With pictures left out, output word for word the lines from the one containing "Salada verão no pote" through the end of the material below.

# RECORD SET
-----

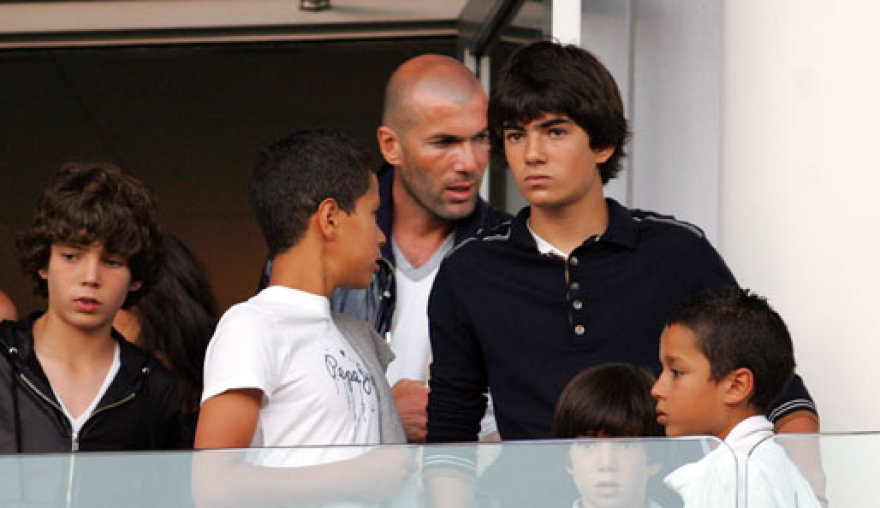 Enzo Zidane'as seka tėvo pėdomis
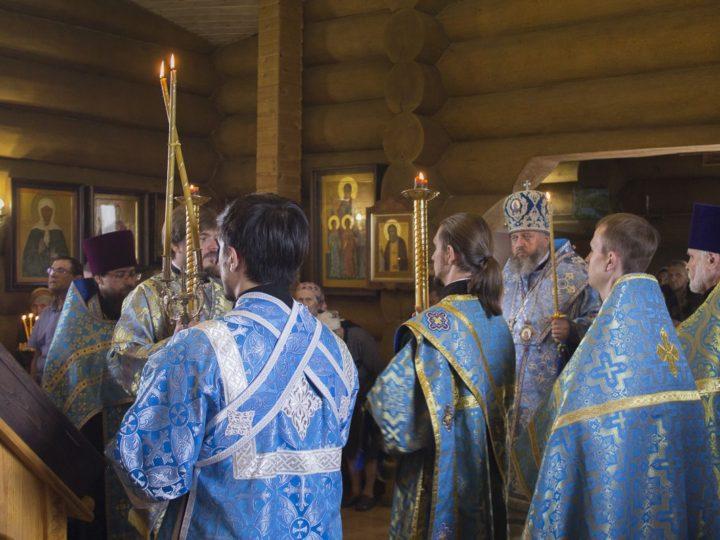 20 июля 2019 г. Всенощное бдение в храме праведного Прокопия Устюжского Прокопьевска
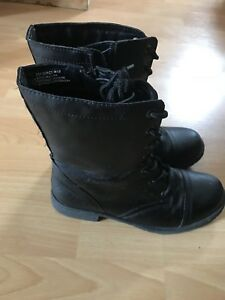 George combat boots size 9
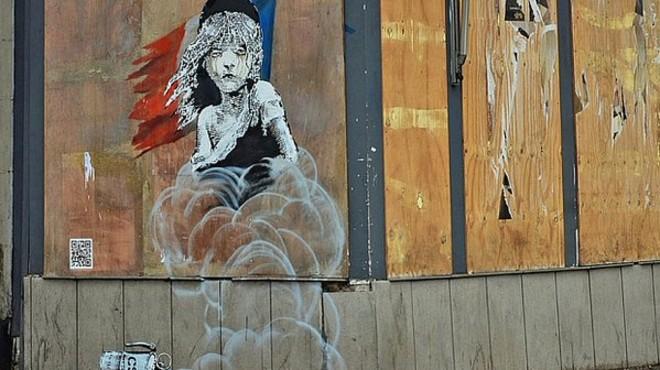 Banksy sacseja l'ambaixada de França a Londres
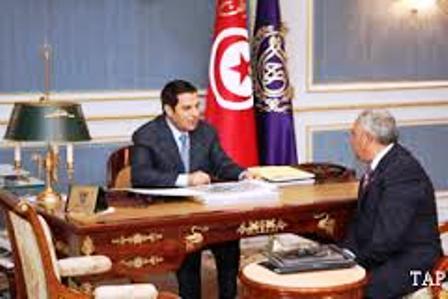 Le 17 septembre 2010, le président Ben Ali recevant Mohamed Mehdi Mlika, alors président de la Commission nationale de la propreté du milieu et de l'esthétique de l'environnement.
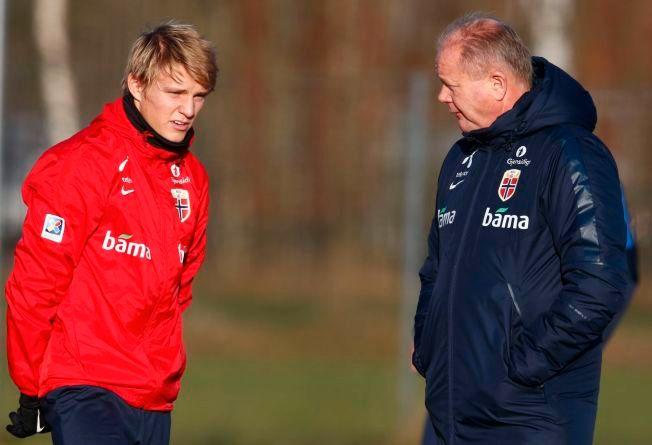 UBENYTTET JOKER: Per-Mathias Høgmo slapp ikke til Martin Ødegaard på Ullevaal. Kan 16-åringen være jokeren som bryter barrieren i Budapest? Her er duoen på fredagens trening på Lillestrøm.
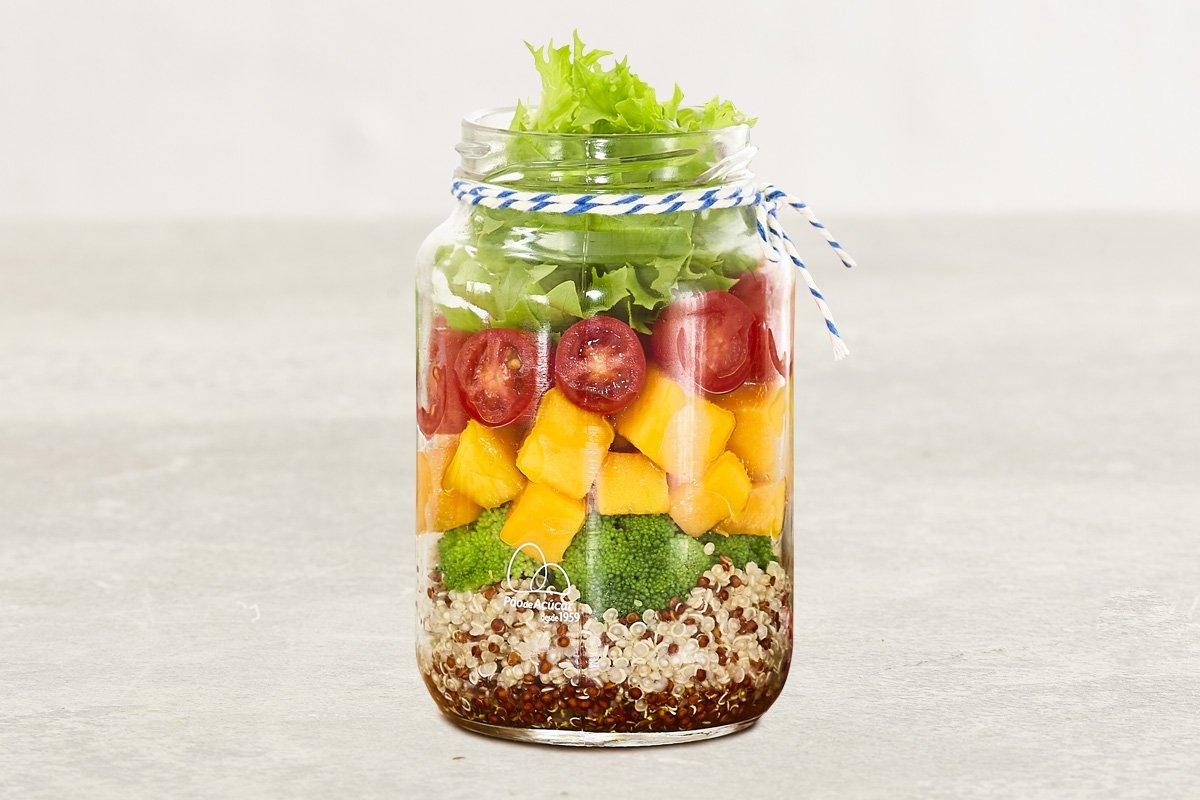 Salada verão no pote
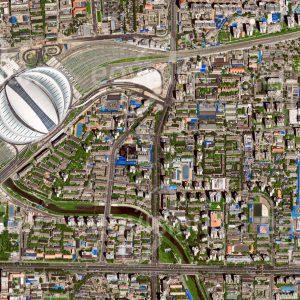 """Das Satellitenbild """"BEIJING - China"""" ist dem Bildband """"HUMAN FOOTPRINT - Satellitenbilder dokumentieren menschliches Handeln"""" entnommen. Bildbeschreibung: In die Dachkonstruktion des 2008 anlässlich der olympischen Sommerspiele eröffneten Südbahnhofes sind Solarmodule integriert, die das Gebäude mit elektrischer Energie versorgen."""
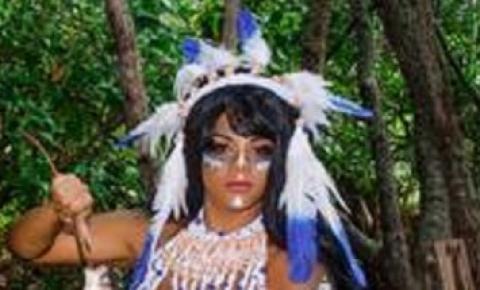 De índia, rainha de bateria da Portela posa de topless; FOTOS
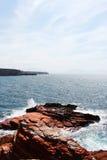 Scogliera rocciosa del mare, spazio per testo sulla cima Fotografia Stock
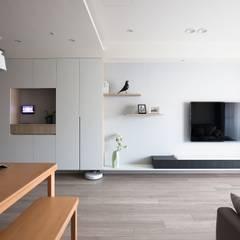 غرفة المعيشة تنفيذ 極簡室內設計 Simple Design Studio, تبسيطي
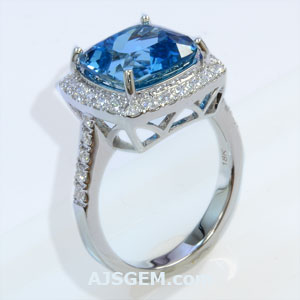 4.19 ct Santa Maria Aquamarine Ring in 18k White Gold, side view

-----

# PROBLEM SOLUTION
 Salada verão no pote
 """Das Satellitenbild """"BEIJING - China"""" ist dem Bildband """"HUMAN FOOTPRINT - Satellitenbilder dokumentieren menschliches Handeln"""" entnommen. Bildbeschreibung: In die Dachkonstruktion des 2008 anlässlich der olympischen Sommerspiele eröffneten Südbahnhofes sind Solarmodule integriert, die das Gebäude mit elektrischer Energie versorgen."""
 De índia, rainha de bateria da Portela posa de topless; FOTOS
 Scogliera rocciosa del mare, spazio per testo sulla cima Fotografia Stock
 غرفة المعيشة تنفيذ 極簡室內設計 Simple Design Studio, تبسيطي
 4.19 ct Santa Maria Aquamarine Ring in 18k White Gold, side view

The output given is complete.